Ocean oxygenation
Oxygen is critical to the health of all higher life. In the oceans, dissolved oxygen concentrations have declined by 2% since 1960, a trend expected to continue in the future. Future predictions of ocean deoxygenation carry considerable uncertainties, some of which relates to a poor understanding of the long-term natural ocean oxygen cycle and the contribution of different oceanographic drivers.
The Fate of Ocean Oxygenation in a Warming World (FARGO) project, led by Future Leadership Fellow, Professor Babette Hoogakker, seeks to answer why, and to what extent, seawater-dissolved oxygen concentrations may change in a warming world.

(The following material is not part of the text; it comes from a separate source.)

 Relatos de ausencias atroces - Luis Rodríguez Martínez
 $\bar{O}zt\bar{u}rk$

The project aims to significantly advance understanding of the long-term ocean oxygen cycle and its drivers, using palaeoceanographic reconstructions and climate model simulations across three key warm periods in the geological past: i) the closure of the American sea-way, between 4-15 million years ago; ii) the mid-Pliocene Warm Period, 3.3 to 3 million years ago; and iii) Pleistocene interglacials of the last ca. 800,000 years.
The project will reconstruct oxygen levels during these periods using novel multiple-proxy methods, focussing on the largest and currently least oxygenated ocean basin: the Pacific. This includes the use of geochemical information contained in the calcite shells of microscopic fossil foraminifera, to assess is there have been changes in the natural extent and intensity of the shallow Pacific Ocean oxygen minimum zones, or ocean dead zones, during these periods.

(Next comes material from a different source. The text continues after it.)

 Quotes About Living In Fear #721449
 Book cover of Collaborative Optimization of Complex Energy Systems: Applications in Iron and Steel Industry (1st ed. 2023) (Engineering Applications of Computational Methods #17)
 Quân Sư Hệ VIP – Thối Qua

The novel reconstructions will feed IPCC-type climate model simulations and identify routes to improve these. FARGO will carry out simulations for future warming scenarios including 1.5 and 2 degree rises.
FARGO's unique new datasets of Oâ‚‚ and oceanographic drivers will provide am improved understanding of links between climate variability and ocean chemistry changes, helping to predict the possible impact of climate change on oxygenation of the oceans.